39. Die Krummbeinigen zu Solingen.

[52] (Nach Leibing S. 40.)


In Solingen wohnen viele Leute, welche krumme Beine haben, und das soll so zugehen. An der Stelle, wo die Wupper von beiden Seiten durch hohe Bergwände eingeschlossen ist, stand ehedem ein Schleifkotten. Wenn sich nun die Bewohner desselben etwas zu Gute thun wollten, so kochten sie Reisbrei. Aber der Topf, den sie dazu gewöhnlich brauchten, ward allmälig zu klein für die große Familie. Nun aber war dem Schleifkotten gegenüber eine große Höhle, in welcher Zwerge wohnten. Diese besaßen einen weit größern Kochtopf; wenn nun die Bewohner des Schleifkottens wieder Reisbrei kochen wollten, gingen sie hin zur Höhle und baten die Zwerge, ihnen den ihrigen zu leihen.
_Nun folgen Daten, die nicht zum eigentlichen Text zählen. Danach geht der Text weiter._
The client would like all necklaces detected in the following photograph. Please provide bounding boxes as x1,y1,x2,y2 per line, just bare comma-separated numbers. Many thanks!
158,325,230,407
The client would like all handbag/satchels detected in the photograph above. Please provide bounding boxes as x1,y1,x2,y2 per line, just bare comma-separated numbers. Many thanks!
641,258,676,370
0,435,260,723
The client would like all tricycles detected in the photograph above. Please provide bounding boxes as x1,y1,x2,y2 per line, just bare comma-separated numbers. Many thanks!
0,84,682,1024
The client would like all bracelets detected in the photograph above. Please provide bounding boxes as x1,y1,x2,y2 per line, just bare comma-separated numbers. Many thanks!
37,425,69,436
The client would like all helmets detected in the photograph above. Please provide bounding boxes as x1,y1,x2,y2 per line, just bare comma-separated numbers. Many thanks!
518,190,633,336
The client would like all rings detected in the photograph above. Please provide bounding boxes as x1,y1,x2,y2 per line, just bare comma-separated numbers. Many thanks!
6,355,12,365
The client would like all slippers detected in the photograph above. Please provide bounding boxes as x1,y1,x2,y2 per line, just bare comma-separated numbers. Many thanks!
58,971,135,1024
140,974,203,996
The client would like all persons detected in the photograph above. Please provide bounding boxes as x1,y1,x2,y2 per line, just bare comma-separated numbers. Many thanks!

Dies thaten dieselben auch stets auf das Bereitwilligste, jene aber brachten ihnen auch jedesmal den Topf redlich zurück, ließen aber stets etwas Brei darin. Da kamen auf einmal andere Leute aus Solingen zu der Höhle und baten die Zwerge um ihren Topf. Sie erhielten ihn auch, brachten ihn auch richtig zurück, allein statt Reisbrei hatten sie Koth hineingethan. Das bekam ihnen aber schlecht, die erzürnten Zwerge verwünschten sie und ihre Nachkommen und seit dieser Zeit haben alle, die von jener Familie abstammen, krumme Beine.

Quelle:
Johann Georg Theodor Grässe: Sagenbuch des Preußischen Staates 1–2, Band 2, Glogau 1868/71, S. 52.